Será fraco consolo, mas ajuda-nos a compreender a dimensão do problema, saber que não somos caso único. Na generalidade dos países desenvolvidos, há um evidente mal-estar docente e, quando existem alternativas, uma fuga à profissão. E o mais curioso é que as razões são, de país para país, muito semelhantes, e têm sobretudo a ver com a imensidão de tarefas e responsabilidades que se exigem aos professores, sem contrapartida nas condições de trabalho, na carreira, nas remunerações, no reconhecimento e dignificação da classe. Veja-se, por exemplo, o caso da Austrália, através de alguns depoimentos de docentes que recolhi e adaptei a partir de uma notícia recente do Guardian: ressalvando uma ou outra particularidade local, quase tudo o que aqui está poderia ser subscrito por um professor português…

A nossa experiência é ignorada e as nossas condições de trabalho legalmente definidas são vistas como um contratempo pelos decisores. Está sempre implícito que levantar os resultados dos alunos seria fácil, se os professores apenas ‘fossem melhores’. As nossas competências não são respeitadas ou valorizadas.
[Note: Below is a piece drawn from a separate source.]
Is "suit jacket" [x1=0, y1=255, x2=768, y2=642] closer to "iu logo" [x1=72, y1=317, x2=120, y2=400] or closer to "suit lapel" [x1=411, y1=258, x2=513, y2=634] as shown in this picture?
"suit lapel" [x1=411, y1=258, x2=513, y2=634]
Sou uma profissional com formação universitária, mas este ano passei horas não lectivas a distribuir testes de antigénio aos estudantes, uma tarefa que qualquer pessoa poderia fazer. Porque estou a fazer isto? Os nossos prazos não são prolongados quando o tempo para preparar aulas é reduzido, pois espera-se que usemos o nosso fim-de-semana para recuperar o atraso no trabalho.

Esperam que façamos milagres. Todas as aulas, todos os dias temos de assegurar-nos de que estamos a ir ao encontro das necessidades de todas as crianças, desde a que viveu situações traumatizantes até à que os pais diagnosticaram como sendo sobredotada. Os meus dias são preenchidos com gestão de comportamentos, bombardeamento de emails, redigir planificações, marcar trabalhos, dar feedback, informar os pais, definir objectivos aos alunos, fazer adaptações curriculares, assistir a reuniões e formações. Sem esquecer a introdução de dados no sistema dentro dos prazos. Se eu pudesse simplesmente ensinar!
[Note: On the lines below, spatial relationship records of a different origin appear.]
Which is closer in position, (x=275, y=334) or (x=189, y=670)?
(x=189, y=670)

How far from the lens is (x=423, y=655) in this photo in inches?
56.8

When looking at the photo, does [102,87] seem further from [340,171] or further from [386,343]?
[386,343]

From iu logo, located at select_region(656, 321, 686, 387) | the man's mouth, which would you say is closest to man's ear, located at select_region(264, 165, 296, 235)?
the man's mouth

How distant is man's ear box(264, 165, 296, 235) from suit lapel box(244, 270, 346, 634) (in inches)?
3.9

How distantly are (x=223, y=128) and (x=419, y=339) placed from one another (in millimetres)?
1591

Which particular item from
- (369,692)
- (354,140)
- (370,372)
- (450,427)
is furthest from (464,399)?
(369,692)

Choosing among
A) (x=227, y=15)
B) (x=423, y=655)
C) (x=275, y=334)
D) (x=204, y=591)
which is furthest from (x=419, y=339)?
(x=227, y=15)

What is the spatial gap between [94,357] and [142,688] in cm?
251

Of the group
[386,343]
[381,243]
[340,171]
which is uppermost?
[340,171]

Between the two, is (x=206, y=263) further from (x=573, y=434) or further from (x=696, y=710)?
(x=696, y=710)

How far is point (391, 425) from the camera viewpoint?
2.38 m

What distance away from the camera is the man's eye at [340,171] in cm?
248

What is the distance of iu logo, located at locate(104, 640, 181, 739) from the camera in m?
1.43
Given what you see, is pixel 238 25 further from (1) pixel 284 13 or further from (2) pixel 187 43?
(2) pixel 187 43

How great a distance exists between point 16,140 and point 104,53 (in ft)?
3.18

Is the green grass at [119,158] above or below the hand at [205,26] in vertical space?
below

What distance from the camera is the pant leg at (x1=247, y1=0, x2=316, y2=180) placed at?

[Os políticos] esperam que façamos determinadas coisas… confiam-nos a responsabilidade de as fazer, mas na realidade não têm confiança em nós. Sabemos disso porque as decisões em Educação nunca são tomadas com base no que os professores necessitam ou no que aconselham. As decisões baseiam-se sempre naquilo que um político quer. Ou então são tomadas por alguém no ministério que está a tentar que a sua função pareça importante.

Há um nível geral de stress na profissão. Precisas de ser paciente e amável, trazendo na manga mil segundas oportunidades, independentemente de como foste tratado. Depois tens de passar ao modo do disciplinador firme-mas-justo. A seguir, um conselheiro, consolando os magoados e os corações partidos e sabendo que a maioria das suas dificuldades estão fora do teu controlo. Aliás, quase tudo está fora do teu controlo.
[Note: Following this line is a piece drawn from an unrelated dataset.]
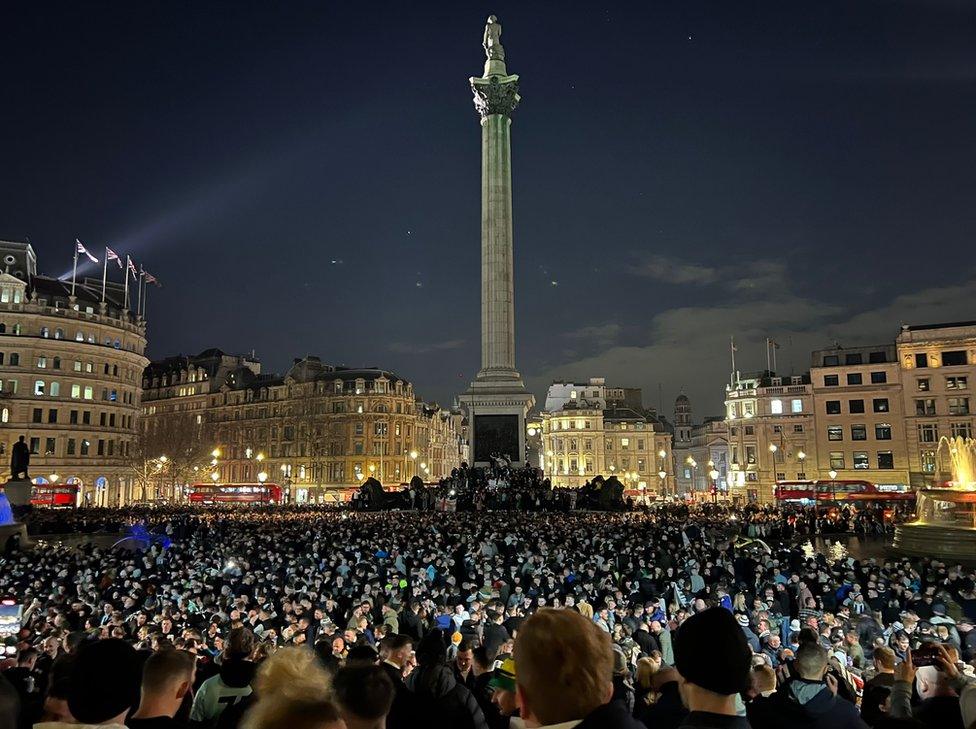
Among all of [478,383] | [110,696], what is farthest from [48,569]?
[478,383]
1 thoughts on “Professores que deixam a escola – I

  1. “Será fraco consolo, mas ajuda-nos a compreender a dimensão do problema, saber que não somos caso único.”
    Não, não somos caso único.
    Basta ler e estar mais informado para se chegar a esta conclusão. Os lamentos que se ouvem e que se lêem por cá dão muitas a entender que o problema é único do país.
    Aliás, de há muito, muito tempo para cá, a profissão docente é desconsiderada em quase todo o lado, por mais qualificado que se seja.
    A frase criminosa “quem não sabe fazer mais nada, vai para professor” resume o que pensam as “elites” sobre a nossa profissão.
    Há tempos e tempos lembro-me de ler a opinião de um conservador britânico que escrevia “os professores deviam pagar para exercerem a profissão”.
    Mas, já agora, não são só os professores que trabalham muito para o que recebem, que se sentem stressados, desmotivados e em burnout. Basta ouvir o que outras profissões sentem. E também não é só em Portugal.
    O que fazer?
    Como as coisas estão, e vão estar, só com mais solidariedade e espírito de comunidade (como escrevia um dia destes o Paulo Prudêncio) se poderá alterar a situação.
    E mais uma vez, a comunidade terá de ser mais alargada.